- AIM OF THE TASK
Write out, word for word, everything in the dorm milk story from "Slonim Woods Eight dorm" down to "of Slonim Woods.".

- SOURCE TEXT
--- --- ---

Slonim Woods Eight dorm house, just before winter break.
I was a sophomore and so far the year had been indistinct and depressing. Slonim was too far from the main campus, too far from the life of this world and I felt cut off, isolated. The previous year had ended on a bad note with Anita and Simon, and then Bruce transferring to Wesleyan. So I was literally and figuratively alone, and thinking I might even move back to the freshman dorms on the main campus. Other non-freshmen lived there and open rooms were almost always available, so I wouldn’t be a total freak. And it would get me out of Slonim Woods.
I had had a fight with one of my housemates, recently – an irritable trumpet player – because I “borrowed” his milk. I just wanted a bowl of cereal, and the cafeteria was two miles away. We Slonim Woods Eight folk shared a community kitchen and fridge, and it must’ve only been a cup of milk. But he flipped out. To be fair, I did open the carton, depriving him of that keen, initial carton opening experience. Of course, he had no idea who took it, and left angry notes on the fridge: Who the fuck took my milk!? I expect this milk to be replaced!
He went room to room to get answers. When confronted, I admitted the theft, but said that I’d thought, perhaps, it was community milk.
“Bullshit,” he said. “You stole it!”
So, the next morning I slogged a mile and a half through knee-high snow to a convenience store near the parkway and bought three cartons of milk: one for myself, two for him. I left his cartons in a bag with his name on it in the community fridge, and included a note: “Sorry about the milk.”
Later, he came by my room.

--- --- ---

- INFORMATION SUPPLIED
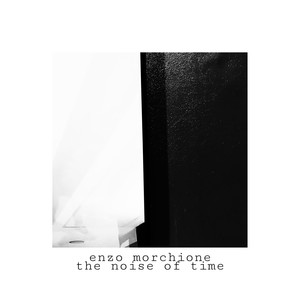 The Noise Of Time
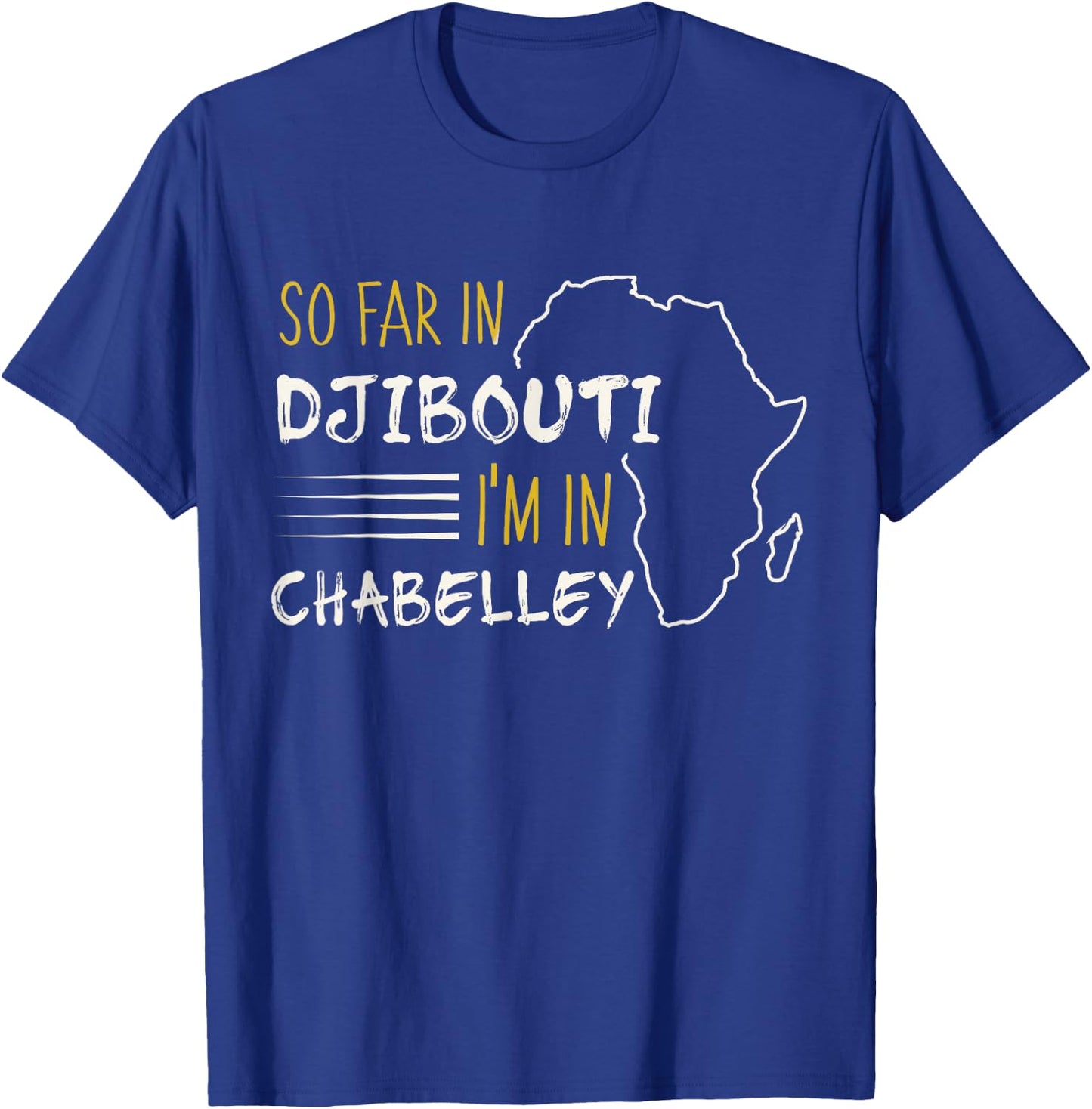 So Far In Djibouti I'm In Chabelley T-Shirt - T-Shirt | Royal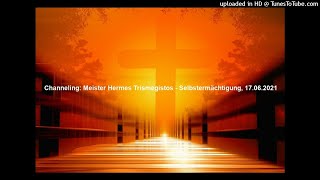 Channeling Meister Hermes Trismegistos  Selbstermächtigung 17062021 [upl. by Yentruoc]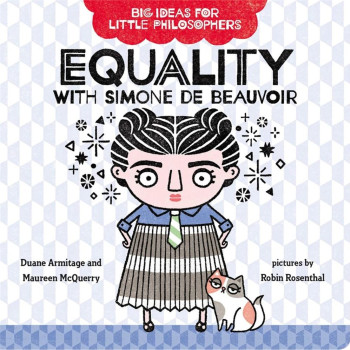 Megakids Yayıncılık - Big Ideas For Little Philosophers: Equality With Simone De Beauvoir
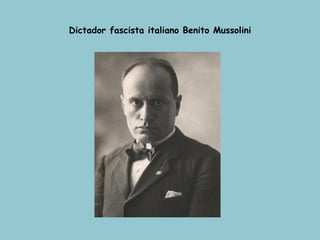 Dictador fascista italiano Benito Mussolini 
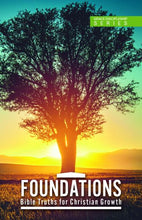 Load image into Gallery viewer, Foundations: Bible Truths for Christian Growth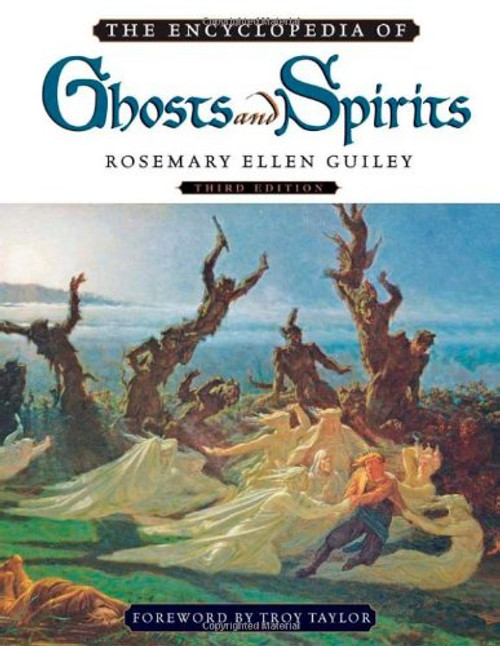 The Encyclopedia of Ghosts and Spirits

--- --- ---

- RESPONSE BOX
Slonim Woods Eight dorm house, just before winter break.
I was a sophomore and so far the year had been indistinct and depressing. Slonim was too far from the main campus, too far from the life of this world and I felt cut off, isolated. The previous year had ended on a bad note with Anita and Simon, and then Bruce transferring to Wesleyan. So I was literally and figuratively alone, and thinking I might even move back to the freshman dorms on the main campus. Other non-freshmen lived there and open rooms were almost always available, so I wouldn’t be a total freak. And it would get me out of Slonim Woods.